--- Entries shown ---

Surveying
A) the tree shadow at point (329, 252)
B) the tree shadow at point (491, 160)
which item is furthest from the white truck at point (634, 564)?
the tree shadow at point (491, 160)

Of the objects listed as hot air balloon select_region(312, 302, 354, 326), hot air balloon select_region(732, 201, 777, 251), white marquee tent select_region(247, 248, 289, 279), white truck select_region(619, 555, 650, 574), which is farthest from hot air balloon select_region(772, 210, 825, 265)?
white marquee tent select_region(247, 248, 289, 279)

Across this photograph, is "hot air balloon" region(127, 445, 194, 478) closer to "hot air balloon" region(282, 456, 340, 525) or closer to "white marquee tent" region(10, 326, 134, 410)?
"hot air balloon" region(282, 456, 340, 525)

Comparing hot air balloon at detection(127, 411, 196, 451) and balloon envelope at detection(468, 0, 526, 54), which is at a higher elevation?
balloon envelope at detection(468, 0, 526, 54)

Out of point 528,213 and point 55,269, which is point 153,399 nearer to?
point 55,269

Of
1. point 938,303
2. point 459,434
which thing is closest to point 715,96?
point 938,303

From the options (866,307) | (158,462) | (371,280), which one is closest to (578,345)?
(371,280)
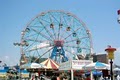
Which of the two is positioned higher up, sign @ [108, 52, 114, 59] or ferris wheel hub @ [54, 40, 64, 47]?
ferris wheel hub @ [54, 40, 64, 47]

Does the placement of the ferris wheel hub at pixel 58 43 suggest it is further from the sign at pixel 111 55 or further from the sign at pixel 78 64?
the sign at pixel 111 55

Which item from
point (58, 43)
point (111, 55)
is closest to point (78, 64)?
point (111, 55)

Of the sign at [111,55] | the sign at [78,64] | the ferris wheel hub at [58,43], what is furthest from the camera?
the ferris wheel hub at [58,43]

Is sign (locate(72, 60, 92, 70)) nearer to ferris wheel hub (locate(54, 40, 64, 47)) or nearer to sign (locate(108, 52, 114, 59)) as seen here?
sign (locate(108, 52, 114, 59))

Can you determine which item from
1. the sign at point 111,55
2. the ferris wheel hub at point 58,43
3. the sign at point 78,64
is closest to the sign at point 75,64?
the sign at point 78,64

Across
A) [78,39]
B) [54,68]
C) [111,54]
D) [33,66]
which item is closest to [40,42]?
[78,39]

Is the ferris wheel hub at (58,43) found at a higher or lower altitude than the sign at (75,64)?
higher

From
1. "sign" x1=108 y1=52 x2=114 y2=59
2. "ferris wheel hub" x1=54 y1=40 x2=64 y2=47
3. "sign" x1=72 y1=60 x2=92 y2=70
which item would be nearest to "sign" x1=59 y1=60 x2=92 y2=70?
"sign" x1=72 y1=60 x2=92 y2=70

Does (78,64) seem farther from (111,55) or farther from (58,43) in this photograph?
(58,43)

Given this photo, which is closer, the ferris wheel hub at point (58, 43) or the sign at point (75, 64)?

---

### Set problem
Transcribe the records word for word and include no pictures.

### Reply to the exercise
Surveying
A) the tree shadow at point (329, 252)
B) the tree shadow at point (491, 160)
which item is furthest from the white truck at point (634, 564)?
the tree shadow at point (491, 160)

Of the objects listed as hot air balloon select_region(312, 302, 354, 326), hot air balloon select_region(732, 201, 777, 251), white marquee tent select_region(247, 248, 289, 279), white truck select_region(619, 555, 650, 574), which is farthest from hot air balloon select_region(772, 210, 825, 265)?
white marquee tent select_region(247, 248, 289, 279)

Across this photograph, is "hot air balloon" region(127, 445, 194, 478) closer to "hot air balloon" region(282, 456, 340, 525) or closer to "white marquee tent" region(10, 326, 134, 410)?
"hot air balloon" region(282, 456, 340, 525)

Comparing hot air balloon at detection(127, 411, 196, 451) and balloon envelope at detection(468, 0, 526, 54), which is at a higher elevation?
balloon envelope at detection(468, 0, 526, 54)

Out of point 528,213 and point 55,269, which is point 153,399 nearer to?
point 55,269

Of
1. point 938,303
2. point 459,434
which thing is closest to point 715,96?
point 938,303

From the options (866,307) | (158,462) | (371,280), which one is closest to (578,345)?
(371,280)
Which of the two is positioned higher up, sign @ [108, 52, 114, 59] or ferris wheel hub @ [54, 40, 64, 47]?
ferris wheel hub @ [54, 40, 64, 47]

Does the placement of the ferris wheel hub at pixel 58 43 suggest it is further from the sign at pixel 111 55 or further from the sign at pixel 78 64?
the sign at pixel 111 55

Which item from
point (58, 43)
point (111, 55)
is closest to point (78, 64)?
point (111, 55)

Of the sign at [111,55] | the sign at [78,64] | the ferris wheel hub at [58,43], what is furthest from the camera?
the ferris wheel hub at [58,43]

Is sign (locate(72, 60, 92, 70)) nearer to ferris wheel hub (locate(54, 40, 64, 47)) or nearer to sign (locate(108, 52, 114, 59)) as seen here?
sign (locate(108, 52, 114, 59))

Can you determine which item from
1. the sign at point 111,55
2. the ferris wheel hub at point 58,43
3. the sign at point 78,64
is closest to the sign at point 75,64?
the sign at point 78,64

Across
A) [78,39]
B) [54,68]
C) [111,54]
D) [33,66]
which item is closest to [40,42]?
[78,39]

Is the ferris wheel hub at (58,43) found at a higher or lower altitude than the sign at (75,64)?
higher

From
1. "sign" x1=108 y1=52 x2=114 y2=59
2. "ferris wheel hub" x1=54 y1=40 x2=64 y2=47
3. "sign" x1=72 y1=60 x2=92 y2=70
which item would be nearest to "sign" x1=59 y1=60 x2=92 y2=70?
"sign" x1=72 y1=60 x2=92 y2=70

Does (78,64) seem farther from (111,55) or farther from (58,43) in this photograph?
(58,43)

Given this photo, which is closer, the ferris wheel hub at point (58, 43) or the sign at point (75, 64)?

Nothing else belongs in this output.